(Records)

• • • • • • •

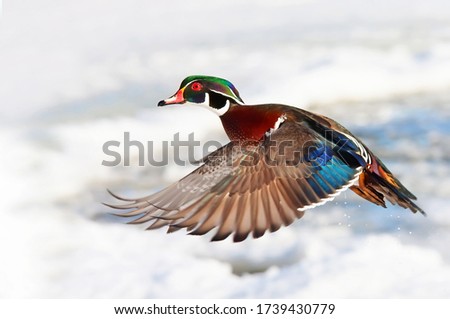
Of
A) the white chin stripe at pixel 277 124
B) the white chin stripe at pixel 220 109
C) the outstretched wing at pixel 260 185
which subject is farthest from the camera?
the white chin stripe at pixel 220 109

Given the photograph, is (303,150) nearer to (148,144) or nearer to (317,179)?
(317,179)

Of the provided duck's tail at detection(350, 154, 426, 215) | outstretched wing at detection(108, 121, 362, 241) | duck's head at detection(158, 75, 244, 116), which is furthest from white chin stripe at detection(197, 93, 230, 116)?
duck's tail at detection(350, 154, 426, 215)

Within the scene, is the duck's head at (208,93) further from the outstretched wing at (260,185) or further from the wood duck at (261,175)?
the outstretched wing at (260,185)

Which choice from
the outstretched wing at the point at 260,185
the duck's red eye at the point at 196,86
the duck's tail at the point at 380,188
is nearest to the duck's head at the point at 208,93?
the duck's red eye at the point at 196,86

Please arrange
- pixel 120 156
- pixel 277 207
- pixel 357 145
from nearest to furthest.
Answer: pixel 277 207, pixel 357 145, pixel 120 156

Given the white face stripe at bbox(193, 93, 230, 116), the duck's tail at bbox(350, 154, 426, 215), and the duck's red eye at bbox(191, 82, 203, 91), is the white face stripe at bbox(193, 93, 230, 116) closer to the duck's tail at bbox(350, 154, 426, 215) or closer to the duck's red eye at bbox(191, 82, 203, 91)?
the duck's red eye at bbox(191, 82, 203, 91)

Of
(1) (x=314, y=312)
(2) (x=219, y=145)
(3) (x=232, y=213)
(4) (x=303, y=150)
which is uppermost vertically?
(2) (x=219, y=145)

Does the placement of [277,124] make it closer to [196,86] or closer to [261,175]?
[261,175]

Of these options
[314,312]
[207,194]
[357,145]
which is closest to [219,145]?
[207,194]
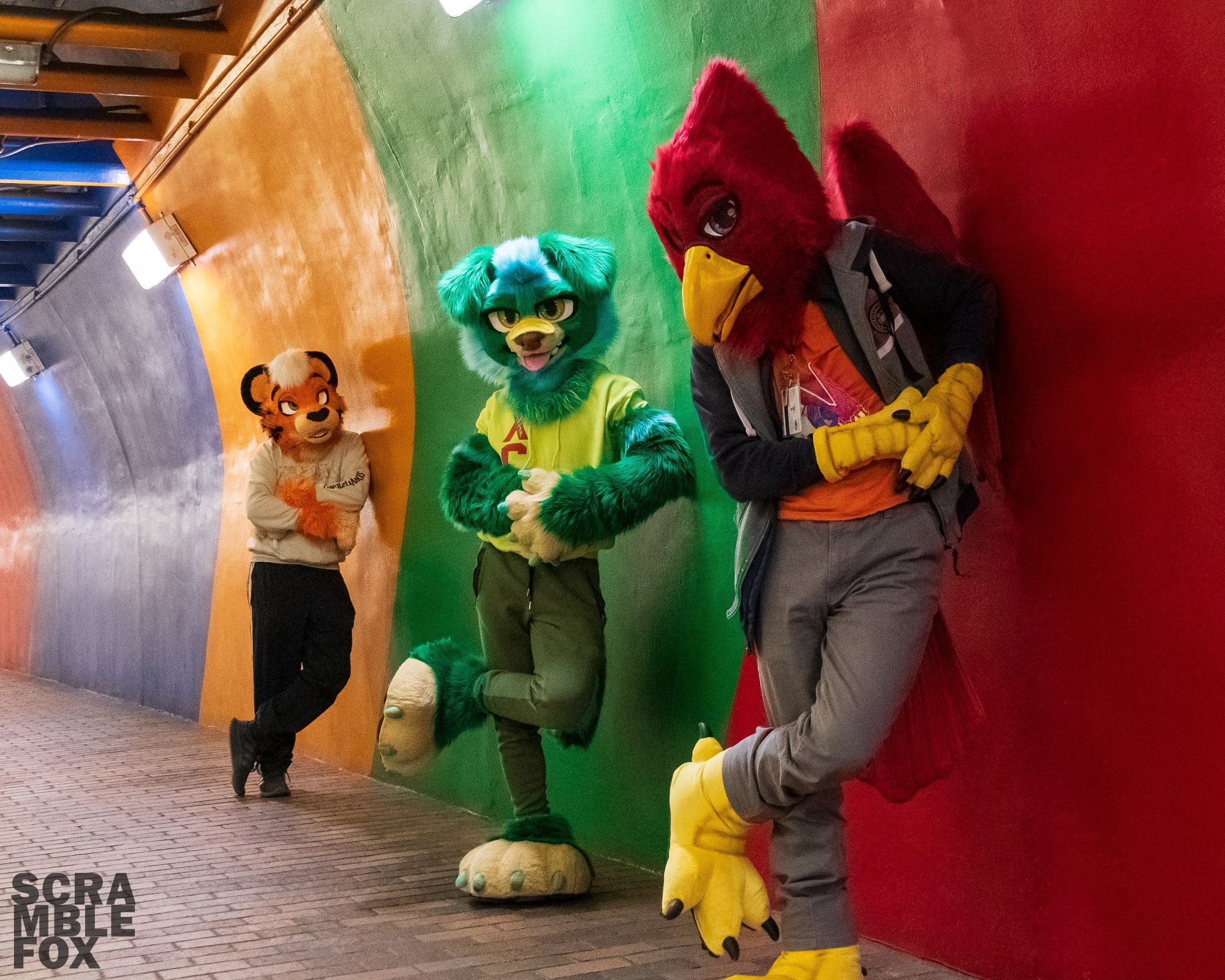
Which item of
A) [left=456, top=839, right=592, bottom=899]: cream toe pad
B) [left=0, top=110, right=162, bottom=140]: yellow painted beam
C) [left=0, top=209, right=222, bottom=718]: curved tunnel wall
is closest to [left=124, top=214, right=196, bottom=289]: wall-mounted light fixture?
[left=0, top=209, right=222, bottom=718]: curved tunnel wall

• • • • • • •

● **Task statement**: Pictures excluded, quote all the data above exactly.

● **Task result**:
Of
A) the white chin stripe at pixel 277 124
B) the white chin stripe at pixel 220 109
C) the outstretched wing at pixel 260 185
which subject is farthest from the camera?
the white chin stripe at pixel 220 109

Given the photograph, is (303,150) nearer to (148,144) or nearer to (317,179)?
(317,179)

Of the provided duck's tail at detection(350, 154, 426, 215) | outstretched wing at detection(108, 121, 362, 241) | duck's head at detection(158, 75, 244, 116), which is furthest from white chin stripe at detection(197, 93, 230, 116)?
duck's tail at detection(350, 154, 426, 215)

Within the scene, is the duck's head at (208,93) further from the outstretched wing at (260,185) or further from the wood duck at (261,175)?
the outstretched wing at (260,185)

Which choice from
the outstretched wing at the point at 260,185
the duck's red eye at the point at 196,86
the duck's tail at the point at 380,188
is nearest to the duck's head at the point at 208,93?
the duck's red eye at the point at 196,86

Please arrange
- pixel 120 156
- pixel 277 207
- pixel 357 145
from nearest to furthest.
Answer: pixel 277 207, pixel 357 145, pixel 120 156

Given the white face stripe at bbox(193, 93, 230, 116), the duck's tail at bbox(350, 154, 426, 215), and the duck's red eye at bbox(191, 82, 203, 91), is the white face stripe at bbox(193, 93, 230, 116) closer to the duck's tail at bbox(350, 154, 426, 215) or closer to the duck's red eye at bbox(191, 82, 203, 91)?
the duck's red eye at bbox(191, 82, 203, 91)

Of
(1) (x=314, y=312)
(2) (x=219, y=145)
(3) (x=232, y=213)
(4) (x=303, y=150)
which is uppermost vertically?
(2) (x=219, y=145)

Does the placement of [277,124] make it closer to [196,86] or closer to [261,175]?
[261,175]

Of these options
[314,312]
[207,194]
[357,145]
which is closest to [219,145]?
[207,194]
Which item of
A) [left=456, top=839, right=592, bottom=899]: cream toe pad
B) [left=0, top=110, right=162, bottom=140]: yellow painted beam
C) [left=0, top=209, right=222, bottom=718]: curved tunnel wall
is closest to [left=124, top=214, right=196, bottom=289]: wall-mounted light fixture?
[left=0, top=209, right=222, bottom=718]: curved tunnel wall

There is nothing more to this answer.